# WHAT THE TASK ASKS
Rewrite the listing, starting with the line that contains "In the image" and going on through the line that contains "45.2 inches", and keep every line in that span. In the answers, add -63 to each number, whether it is a coordinate or a distance value.
_ _ _ _ _
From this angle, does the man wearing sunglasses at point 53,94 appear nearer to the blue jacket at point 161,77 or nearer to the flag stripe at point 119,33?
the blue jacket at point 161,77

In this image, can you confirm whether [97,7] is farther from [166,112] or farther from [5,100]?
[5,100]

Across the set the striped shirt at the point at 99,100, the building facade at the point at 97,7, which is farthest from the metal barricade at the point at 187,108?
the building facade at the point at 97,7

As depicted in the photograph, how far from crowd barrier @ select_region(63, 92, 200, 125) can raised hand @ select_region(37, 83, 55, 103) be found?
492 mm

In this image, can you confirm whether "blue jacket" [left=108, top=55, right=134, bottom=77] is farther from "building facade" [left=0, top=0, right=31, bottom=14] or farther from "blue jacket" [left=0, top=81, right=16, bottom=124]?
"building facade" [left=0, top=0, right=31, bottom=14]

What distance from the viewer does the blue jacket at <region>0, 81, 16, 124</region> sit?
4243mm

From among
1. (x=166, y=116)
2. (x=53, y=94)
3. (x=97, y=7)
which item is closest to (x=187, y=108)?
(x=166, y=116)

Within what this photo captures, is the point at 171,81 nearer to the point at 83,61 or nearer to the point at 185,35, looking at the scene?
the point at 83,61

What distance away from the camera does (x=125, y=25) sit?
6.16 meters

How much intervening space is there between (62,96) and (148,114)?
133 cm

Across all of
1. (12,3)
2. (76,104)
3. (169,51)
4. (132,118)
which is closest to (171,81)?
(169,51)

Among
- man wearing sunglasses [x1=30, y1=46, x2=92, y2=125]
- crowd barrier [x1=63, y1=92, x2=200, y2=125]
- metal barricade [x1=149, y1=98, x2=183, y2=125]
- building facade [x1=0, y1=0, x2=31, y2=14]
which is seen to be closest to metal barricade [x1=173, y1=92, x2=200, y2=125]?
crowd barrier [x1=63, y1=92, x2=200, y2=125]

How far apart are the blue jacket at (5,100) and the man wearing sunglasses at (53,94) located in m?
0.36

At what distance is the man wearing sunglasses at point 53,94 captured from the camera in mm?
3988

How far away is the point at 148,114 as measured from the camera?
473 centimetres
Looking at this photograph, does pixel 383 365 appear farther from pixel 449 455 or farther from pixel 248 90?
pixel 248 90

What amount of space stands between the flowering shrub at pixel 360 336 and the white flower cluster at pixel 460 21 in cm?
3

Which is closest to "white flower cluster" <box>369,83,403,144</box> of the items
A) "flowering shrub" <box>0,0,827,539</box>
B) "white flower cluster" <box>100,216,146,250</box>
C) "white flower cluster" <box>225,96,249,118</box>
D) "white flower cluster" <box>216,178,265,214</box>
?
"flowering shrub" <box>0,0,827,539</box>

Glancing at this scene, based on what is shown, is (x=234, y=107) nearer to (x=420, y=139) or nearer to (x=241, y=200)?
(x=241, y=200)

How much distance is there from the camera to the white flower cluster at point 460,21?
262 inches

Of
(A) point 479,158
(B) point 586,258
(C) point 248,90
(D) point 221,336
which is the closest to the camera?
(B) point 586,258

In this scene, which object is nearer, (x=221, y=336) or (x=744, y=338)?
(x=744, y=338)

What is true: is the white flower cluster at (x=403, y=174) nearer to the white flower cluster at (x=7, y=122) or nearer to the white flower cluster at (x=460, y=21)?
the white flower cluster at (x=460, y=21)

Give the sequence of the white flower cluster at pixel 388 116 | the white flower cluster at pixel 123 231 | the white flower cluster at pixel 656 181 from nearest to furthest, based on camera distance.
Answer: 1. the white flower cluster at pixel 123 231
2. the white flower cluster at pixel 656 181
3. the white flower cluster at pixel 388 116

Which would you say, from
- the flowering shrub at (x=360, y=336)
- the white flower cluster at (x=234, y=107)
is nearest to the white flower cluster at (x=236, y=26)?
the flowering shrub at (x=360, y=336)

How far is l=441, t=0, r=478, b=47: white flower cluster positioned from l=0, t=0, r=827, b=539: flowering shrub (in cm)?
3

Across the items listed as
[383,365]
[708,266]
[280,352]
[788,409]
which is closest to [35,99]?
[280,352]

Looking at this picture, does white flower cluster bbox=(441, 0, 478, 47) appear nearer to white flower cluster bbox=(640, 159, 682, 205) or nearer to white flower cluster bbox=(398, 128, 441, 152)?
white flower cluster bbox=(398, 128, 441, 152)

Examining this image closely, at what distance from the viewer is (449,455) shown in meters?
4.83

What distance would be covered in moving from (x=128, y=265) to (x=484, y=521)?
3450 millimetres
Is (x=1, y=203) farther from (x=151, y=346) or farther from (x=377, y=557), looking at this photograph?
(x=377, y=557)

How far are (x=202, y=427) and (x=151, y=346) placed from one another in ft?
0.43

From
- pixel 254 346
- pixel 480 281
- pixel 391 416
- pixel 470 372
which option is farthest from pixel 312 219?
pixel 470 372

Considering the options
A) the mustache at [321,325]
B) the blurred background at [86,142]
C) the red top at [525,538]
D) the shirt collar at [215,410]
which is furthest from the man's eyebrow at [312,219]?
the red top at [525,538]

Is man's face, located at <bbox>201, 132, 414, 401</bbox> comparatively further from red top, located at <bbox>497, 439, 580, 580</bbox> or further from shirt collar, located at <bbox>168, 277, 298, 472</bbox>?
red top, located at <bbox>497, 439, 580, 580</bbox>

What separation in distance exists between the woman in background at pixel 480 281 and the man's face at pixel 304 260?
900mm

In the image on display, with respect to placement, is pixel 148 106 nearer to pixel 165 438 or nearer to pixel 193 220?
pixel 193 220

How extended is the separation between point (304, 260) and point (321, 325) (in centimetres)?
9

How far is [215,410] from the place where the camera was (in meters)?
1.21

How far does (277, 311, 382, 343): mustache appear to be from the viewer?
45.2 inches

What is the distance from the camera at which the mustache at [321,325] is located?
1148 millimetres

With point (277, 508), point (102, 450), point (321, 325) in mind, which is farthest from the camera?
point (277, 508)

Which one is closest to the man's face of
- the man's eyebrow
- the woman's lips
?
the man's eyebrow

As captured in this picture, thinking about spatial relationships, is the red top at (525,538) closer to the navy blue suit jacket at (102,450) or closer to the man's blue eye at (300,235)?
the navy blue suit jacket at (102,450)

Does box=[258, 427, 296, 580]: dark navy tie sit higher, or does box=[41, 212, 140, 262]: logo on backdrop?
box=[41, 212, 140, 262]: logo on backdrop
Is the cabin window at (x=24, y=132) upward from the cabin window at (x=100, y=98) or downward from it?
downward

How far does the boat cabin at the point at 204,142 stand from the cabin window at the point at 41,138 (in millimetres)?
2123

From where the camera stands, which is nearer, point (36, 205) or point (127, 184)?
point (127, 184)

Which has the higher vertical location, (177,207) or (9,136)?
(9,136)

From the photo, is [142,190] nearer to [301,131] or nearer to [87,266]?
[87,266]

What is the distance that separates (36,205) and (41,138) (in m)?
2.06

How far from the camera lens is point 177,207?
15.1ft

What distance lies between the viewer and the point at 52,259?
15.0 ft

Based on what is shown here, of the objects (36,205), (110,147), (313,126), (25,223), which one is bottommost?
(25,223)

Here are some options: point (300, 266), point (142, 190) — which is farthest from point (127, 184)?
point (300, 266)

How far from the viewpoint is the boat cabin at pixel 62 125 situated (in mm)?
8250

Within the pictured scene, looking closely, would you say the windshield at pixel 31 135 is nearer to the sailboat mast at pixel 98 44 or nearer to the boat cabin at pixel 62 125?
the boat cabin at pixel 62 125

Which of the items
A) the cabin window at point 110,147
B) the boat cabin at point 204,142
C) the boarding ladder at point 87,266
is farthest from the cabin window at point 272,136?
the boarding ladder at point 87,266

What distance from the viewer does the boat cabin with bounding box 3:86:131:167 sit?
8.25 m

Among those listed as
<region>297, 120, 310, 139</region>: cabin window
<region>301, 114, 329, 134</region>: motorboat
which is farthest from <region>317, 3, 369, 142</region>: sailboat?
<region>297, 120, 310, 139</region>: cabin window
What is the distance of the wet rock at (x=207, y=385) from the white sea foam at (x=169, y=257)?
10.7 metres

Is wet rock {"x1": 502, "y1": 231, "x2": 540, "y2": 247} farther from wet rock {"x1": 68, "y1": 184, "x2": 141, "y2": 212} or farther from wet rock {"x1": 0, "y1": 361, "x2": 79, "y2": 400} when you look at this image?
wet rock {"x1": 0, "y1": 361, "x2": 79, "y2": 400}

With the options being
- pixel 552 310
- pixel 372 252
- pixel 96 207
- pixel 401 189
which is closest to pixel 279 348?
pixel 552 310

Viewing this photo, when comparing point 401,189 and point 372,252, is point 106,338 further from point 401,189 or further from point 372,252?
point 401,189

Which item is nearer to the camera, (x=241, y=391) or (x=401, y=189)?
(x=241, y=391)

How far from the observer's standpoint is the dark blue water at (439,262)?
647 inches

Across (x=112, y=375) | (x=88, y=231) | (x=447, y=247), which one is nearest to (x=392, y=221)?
_ _ _ _ _
# TASK RESPONSE
In the image on display, with respect to placement, is pixel 148 106 nearer to pixel 165 438 or nearer to pixel 193 220?
pixel 130 157

How extended is the separation between point (304, 260) and point (321, 325) (in centimetres)?
-54

How far is [215,410] from the place where the camera was (in meters)?
-61.79

How far does (277, 311, 382, 343): mustache appear to be from the viewer?
-17.8 inches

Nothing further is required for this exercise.